For decades, Yellowrose was just another block of young families in townhouses, a symbol of the diversity, upward mobility and community spirit that made the planned city of Columbia a national model.
But in recent years, the street has come to symbolize social and economic distress in pockets of Columbia. Some worried residents see a growing disparity between the idyllic image of Columbia as "The Next America" and the disillusioning reality of what has happened in older neighborhoods.
They see two Columbias.
There's the affluent community with a diverse population, strong schools, escalating property values, 84 miles of bicycle and walking paths, manicured parks and little crime. This is the place most people think of as Columbia: a once small, middle-class hamlet that has grown since its founding in 1967 into a sprawling unincorporated city of 88,000, with nine "villages" and a Town Center dominated by a mall and a man-made lake.
But another, unplanned Columbia is unfolding in areas scattered throughout the older sections of town, a disparate collection of stagnating neighborhoods, struggling schools and off-and-on trouble spots. They have no concentrated center, but some in town lump them together with a disparaging whisper as "Inner Columbia," conjuring an image of urban struggle that would have unsettled the town's founder, the late James W. Rouse.

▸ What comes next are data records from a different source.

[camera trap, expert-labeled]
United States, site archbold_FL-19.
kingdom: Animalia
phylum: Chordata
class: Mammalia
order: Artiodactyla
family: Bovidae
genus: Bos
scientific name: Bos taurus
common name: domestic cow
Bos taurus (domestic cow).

In the past decade, people in these neighborhoods have seen rising crime, stagnating property values, increasing concentrations of lower-income families and faltering school test scores. Some current and former residents describe a new kind of urban flight, born of a suburban experience that fell far short of expectations. As an in- direct consequence, some worry that the town is beginning to segregate itself, upsetting the delicate racial and economic balance that Rouse worked so hard to construct.
What's happening in this second Columbia is a suburban rendering of the breakdown of America's big cities in the 1960s and 1970s. The aging of Columbia has exposed fault lines in Rouse's carefully drawn blueprint, offering important lessons to future city-builders.
The problems are by no means on the same scale as in a city like Baltimore. Many in Columbia live in quiet satisfaction, enamored of the town's successes. The rattling of Rouse's dream is only beginning to reverberate beyond the scattered old neighborhoods, jarring some people awake like the metallic clanging of a light pole.
Much at risk
To the town's staunchest advocates, much more is at stake than the fate of one community.
"At the risk of sounding dramatic, America [is at stake], because if it can't be done here, it can't be done," says Padraic M. Kennedy, who was president of the Columbia Association, the community's homeowners association, for 26 years. Kennedy strongly disputes the severity of the town's problems, but he sees the potential for decay.
"What else is at stake is the future and soul of Columbia. If Columbia can't address these issues and it starts to ignore these issues, in a sense, it's no longer Columbia."
To the most disaffected, though, the soul of Columbia isn't worth saving.
"I'd like to take Rouse and kick him in the ass," says Dorothy Verni, a single mother and the owner, for the time being, of a townhouse on Yellowrose. "I can't get out of here fast enough."
Verni moved to Columbia six years ago. Like most of her neighbors with children, she came not out of appreciation for Columbia's ideals, but for proximity to work and decent schools. She is not an original Columbia settler, and is no disciple of Rouse. She believes that the poor and subsidized housing have brought crime to her neighborhood.
She was agitated one day in May because a 9-year-old girl, a neighbor, came at her with a kitchen knife: "I called my real estate agent the next day."
Verni long ago had enough of Yellowrose Court, and wants to move out. Last year, she was unable to sell her house for what she paid for it - $116,000. Now she's going to try again.
"I'd come home crying. I'm telling you I lose it. I lose it," says the 46-year-old, who works at Motorola in Hanover. "I'm at a point where I'll go bankruptcy to get the hell out of here. You can always get another name and another Social Security number. No big deal. Oh, it's horrible."